Countable assets include things like money in a savings account, a second home, perhaps one you’re renting out –you may need to sell it and channel the money towards health care expenses.
IRAs and 401(k)s are also often considered countable assets unless you’re currently paying out. Investments such as stocks, bonds, and mutual funds will also be counted.
Calculating the Asset Spend Down Amount
It may be clear that one needs to spend down some of the countable assets to qualify for Medicaid, but the exact amount that needs to be spent is often not so obvious. This is because different states have varying asset limits, as well as different terms for married and single applicants.

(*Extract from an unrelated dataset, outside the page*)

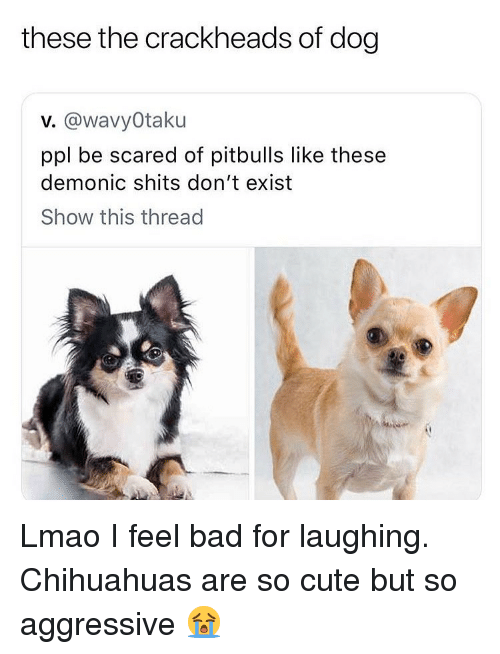 chihuahuas: these the crackheads of dog  v. @wavyOtaku  ppl be scared of pitbulls like these  demonic shits don't exist  Show this thread  ·垂 Lmao I feel bad for laughing. Chihuahuas are so cute but so aggressive 😭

- Individuals: The asset limit for individual elderly applicants is typical $2,000 in most states, but there are a few exceptions. For instance, since 2020, the asset limit for single individuals in Minnesota has been $3,000 and $4,000 in Nebraska.
- Married Couples with Both Spouses Applying for Medicaid: All assets are termed joint assets when a couple is married. The asset limit when both spouses are applying for Medicaid is typically around $3,000. Similarly, these will vary from state to state. For instance, the asset limit for long-term care in New York is $23,100 and $4,000 in Arizona.
- Married Couples with Only One Spouse Applying for Medicaid: if only one spouse is applying for long-term care Medicaid, the applying spouse can generally retain up to $2,000 in assets. Again, this will vary depending on the state.
Consult a Medicaid Planning Professional
While we have oversimplified it in this article, Medicaid spend down can be complicated, and if not done carefully, one can be disqualified from Medicaid. For instance, if you gift assets to friends and family members very often, you can be disqualified or earn yourself a penalty period.
If you’re over the income limit and you wish to apply for Medicaid, professional Medicaid Planners can be instrumental in this process. Just remember, being over the income and asset limit doesn’t mean you are locked out of the Medicaid scheme. A careful Medicaid spend-down process is all you need.